Health care providers require information on their performance over time to assess their efficiency and identify areas where intervention is needed. This study shows how Medicare claims can be used to measure population-based, provider-specific use of resources for patients enrolled in traditional fee-for-service Medicare.

Medicare is testing pay-for-performance initiatives that link payment to quality. The Physician Group Practice Demonstration, for example, will reward physicians for improving the quality and efficiency of health care services delivered to Medicare fee-for-service beneficiaries, especially patients with chronic illness who account for a significant proportion of Medicare expenditures (CMS 2005).

Measure:

This study identified individuals who were enrolled in Medicare Part A and Part B for at least two years before their death and who had at least one nonsurgical hospital admission for one of 11 chronic conditions in the last two years of life. Each patient was assigned to the hospital that the patient most frequently used in the last two years of life; ties were decided in favor of the hospital discharge closest to the date of death. The final analysis included 90,616 patients who died in 1999–2000 and most frequently used one of 77 hospitals listed in U.S. News and World Report's 2001 rankings of the best U.S. hospitals for geriatric care and care of heart and pulmonary diseases. Utilization rates were adjusted to control for differences in patients' age, sex, race, and clinical comorbidities. To control for differences in the severity of illness, the analysis was restricted to care delivered in the last six months of life. Results focused on patient cohorts with solid tumor cancer, chronic obstructive pulmonary disease, or congestive heart failure. Utilization rates were based on "the total experience of the cohort, not just on services provided by the index hospital and associated providers. However, since the percentage of total hospital care provided by the index hospital is high, the variations in illness-adjusted use of care primarily reflect clinical choices made by physicians associated with that hospital" (Wennberg et al. 2004b).

Limitations:

These data do not describe processes of care or patient preferences.

Source:

Data from the Medicare Denominator File and the Medicare Provider Analysis and Review (MedPAR) File were analyzed by researchers at the Dartmouth Medical School, the Veterans Affairs Outcomes Group, and the Institute for Clinical Evaluative Sciences (Wennberg et al. 2004b).

References:

* Indicates source of data used in the chart(s).
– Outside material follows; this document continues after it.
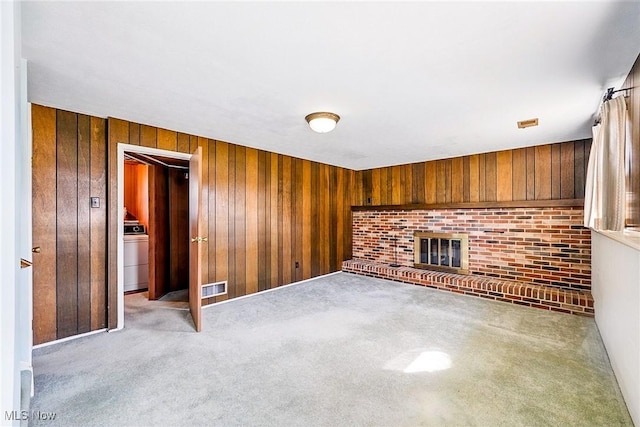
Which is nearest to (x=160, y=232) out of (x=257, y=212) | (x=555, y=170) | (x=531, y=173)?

CMS (Centers for Medicare and Medicaid Services). 2005. Medicare Physician Group Practice Demonstration. Baltimore, Md.: U.S. Department of Health and Human Services.

Wennberg, J. E., E. S. Fisher, and J. S. Skinner. 2004a. Geography and the Debate over Medicare Reform. Health Affairs (Millwood) Suppl Web Exclusive: W96–114.

* Wennberg, J. E., E. S. Fisher, T. A. Stukel et al. 2004b. Use of Medicare Claims Data to Monitor Provider-Specific Performance Among Patients with Severe Chronic Illness. Health Affairs (Millwood) Suppl Web Exclusive: VAR5–18.